*Directions for this task*: How many lines in the items below contain the string "masks"? Reply with the number only.

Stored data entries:
____________

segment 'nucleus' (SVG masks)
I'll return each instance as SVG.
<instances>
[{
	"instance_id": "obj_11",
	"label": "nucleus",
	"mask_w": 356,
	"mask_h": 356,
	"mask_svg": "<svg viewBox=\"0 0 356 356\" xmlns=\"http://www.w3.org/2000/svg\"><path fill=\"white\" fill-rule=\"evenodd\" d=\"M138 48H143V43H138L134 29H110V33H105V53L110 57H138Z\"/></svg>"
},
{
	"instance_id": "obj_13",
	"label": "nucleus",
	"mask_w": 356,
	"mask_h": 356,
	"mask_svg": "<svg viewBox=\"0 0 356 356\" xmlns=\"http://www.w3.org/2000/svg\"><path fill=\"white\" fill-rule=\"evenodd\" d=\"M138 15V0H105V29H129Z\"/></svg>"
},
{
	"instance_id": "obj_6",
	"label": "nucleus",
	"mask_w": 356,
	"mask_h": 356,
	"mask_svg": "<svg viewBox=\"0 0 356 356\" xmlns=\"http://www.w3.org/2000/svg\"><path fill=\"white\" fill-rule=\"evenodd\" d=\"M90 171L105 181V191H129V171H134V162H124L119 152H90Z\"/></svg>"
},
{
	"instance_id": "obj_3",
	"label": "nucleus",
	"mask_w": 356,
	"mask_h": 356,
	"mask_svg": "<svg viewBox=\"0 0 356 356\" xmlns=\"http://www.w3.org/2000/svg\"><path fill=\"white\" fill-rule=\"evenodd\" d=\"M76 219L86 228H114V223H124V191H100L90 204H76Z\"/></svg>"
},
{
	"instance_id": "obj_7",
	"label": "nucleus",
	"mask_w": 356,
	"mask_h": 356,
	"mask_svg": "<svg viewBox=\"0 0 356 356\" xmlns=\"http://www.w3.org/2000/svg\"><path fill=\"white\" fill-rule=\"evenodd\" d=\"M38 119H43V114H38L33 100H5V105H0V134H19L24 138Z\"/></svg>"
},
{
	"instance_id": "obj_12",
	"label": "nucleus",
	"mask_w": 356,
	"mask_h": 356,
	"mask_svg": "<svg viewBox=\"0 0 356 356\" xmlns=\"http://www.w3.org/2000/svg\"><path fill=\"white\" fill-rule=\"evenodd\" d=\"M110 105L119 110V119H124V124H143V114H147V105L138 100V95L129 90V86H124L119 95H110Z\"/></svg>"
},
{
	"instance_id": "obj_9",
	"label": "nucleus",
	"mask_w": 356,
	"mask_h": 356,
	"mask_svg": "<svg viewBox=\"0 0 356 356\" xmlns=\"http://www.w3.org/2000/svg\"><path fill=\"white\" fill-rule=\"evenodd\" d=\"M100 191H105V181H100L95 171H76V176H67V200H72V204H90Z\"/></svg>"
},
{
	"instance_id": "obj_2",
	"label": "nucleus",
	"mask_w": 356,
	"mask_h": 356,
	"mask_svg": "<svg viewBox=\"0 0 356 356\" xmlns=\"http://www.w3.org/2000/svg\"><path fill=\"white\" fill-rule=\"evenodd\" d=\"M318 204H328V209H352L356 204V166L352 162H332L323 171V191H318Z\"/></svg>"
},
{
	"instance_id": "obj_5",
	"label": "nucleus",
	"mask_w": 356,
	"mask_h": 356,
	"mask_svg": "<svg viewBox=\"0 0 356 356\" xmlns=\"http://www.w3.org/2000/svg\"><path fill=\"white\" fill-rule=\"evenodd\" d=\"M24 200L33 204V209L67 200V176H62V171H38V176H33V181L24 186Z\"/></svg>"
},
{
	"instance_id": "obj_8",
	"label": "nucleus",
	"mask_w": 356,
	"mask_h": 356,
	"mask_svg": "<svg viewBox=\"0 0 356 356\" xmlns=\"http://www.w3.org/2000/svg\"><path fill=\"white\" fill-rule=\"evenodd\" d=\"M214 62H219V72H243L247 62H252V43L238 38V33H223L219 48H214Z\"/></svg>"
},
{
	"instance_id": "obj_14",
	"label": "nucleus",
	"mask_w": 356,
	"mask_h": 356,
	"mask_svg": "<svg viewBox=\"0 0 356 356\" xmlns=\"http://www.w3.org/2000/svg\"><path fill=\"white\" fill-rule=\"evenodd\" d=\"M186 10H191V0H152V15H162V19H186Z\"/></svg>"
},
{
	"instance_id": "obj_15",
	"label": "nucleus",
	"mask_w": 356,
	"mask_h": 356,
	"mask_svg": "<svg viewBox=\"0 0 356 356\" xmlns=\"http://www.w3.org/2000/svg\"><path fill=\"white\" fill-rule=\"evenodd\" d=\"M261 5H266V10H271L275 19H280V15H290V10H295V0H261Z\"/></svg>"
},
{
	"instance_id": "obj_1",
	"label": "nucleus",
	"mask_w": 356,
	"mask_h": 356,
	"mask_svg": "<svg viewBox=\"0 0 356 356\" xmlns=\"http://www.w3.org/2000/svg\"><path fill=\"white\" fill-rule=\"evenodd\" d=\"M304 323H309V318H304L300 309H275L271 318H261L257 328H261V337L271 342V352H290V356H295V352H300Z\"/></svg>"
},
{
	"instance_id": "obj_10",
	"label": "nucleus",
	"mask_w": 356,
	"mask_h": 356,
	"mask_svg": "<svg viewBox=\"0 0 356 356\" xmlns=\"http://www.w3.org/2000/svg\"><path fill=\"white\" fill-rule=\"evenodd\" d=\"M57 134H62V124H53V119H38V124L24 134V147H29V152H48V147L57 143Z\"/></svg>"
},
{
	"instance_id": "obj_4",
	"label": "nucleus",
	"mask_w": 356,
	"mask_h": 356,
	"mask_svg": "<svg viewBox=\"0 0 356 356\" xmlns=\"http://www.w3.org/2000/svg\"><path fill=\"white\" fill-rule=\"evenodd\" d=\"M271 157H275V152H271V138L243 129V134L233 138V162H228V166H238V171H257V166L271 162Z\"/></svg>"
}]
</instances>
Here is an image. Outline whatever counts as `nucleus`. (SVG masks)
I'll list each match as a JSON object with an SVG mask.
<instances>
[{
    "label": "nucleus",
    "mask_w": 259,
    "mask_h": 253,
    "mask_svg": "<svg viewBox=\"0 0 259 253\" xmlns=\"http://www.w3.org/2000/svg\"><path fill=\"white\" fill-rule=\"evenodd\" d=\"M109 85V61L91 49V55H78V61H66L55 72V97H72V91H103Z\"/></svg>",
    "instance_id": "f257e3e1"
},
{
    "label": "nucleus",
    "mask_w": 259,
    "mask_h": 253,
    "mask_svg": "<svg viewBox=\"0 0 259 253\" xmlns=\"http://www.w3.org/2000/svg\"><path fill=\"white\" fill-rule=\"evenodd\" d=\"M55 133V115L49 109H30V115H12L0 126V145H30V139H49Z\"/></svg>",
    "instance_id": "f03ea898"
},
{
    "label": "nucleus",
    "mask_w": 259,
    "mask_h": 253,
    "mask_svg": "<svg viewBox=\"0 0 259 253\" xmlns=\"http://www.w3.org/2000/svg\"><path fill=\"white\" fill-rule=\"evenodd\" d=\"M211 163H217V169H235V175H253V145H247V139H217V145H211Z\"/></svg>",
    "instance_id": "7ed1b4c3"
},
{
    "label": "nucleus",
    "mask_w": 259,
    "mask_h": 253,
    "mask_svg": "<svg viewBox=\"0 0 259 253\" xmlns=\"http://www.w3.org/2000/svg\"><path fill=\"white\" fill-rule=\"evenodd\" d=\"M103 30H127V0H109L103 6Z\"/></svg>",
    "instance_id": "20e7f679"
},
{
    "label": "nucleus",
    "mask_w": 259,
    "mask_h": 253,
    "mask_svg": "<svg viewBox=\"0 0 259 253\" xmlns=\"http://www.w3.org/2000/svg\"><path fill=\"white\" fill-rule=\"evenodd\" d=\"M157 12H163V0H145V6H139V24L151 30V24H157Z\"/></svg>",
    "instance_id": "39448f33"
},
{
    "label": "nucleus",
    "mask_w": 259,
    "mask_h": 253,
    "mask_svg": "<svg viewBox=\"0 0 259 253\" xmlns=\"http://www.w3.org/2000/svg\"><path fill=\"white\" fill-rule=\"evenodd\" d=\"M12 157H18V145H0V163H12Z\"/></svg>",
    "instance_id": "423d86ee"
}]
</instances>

____________

*Written reply*: 2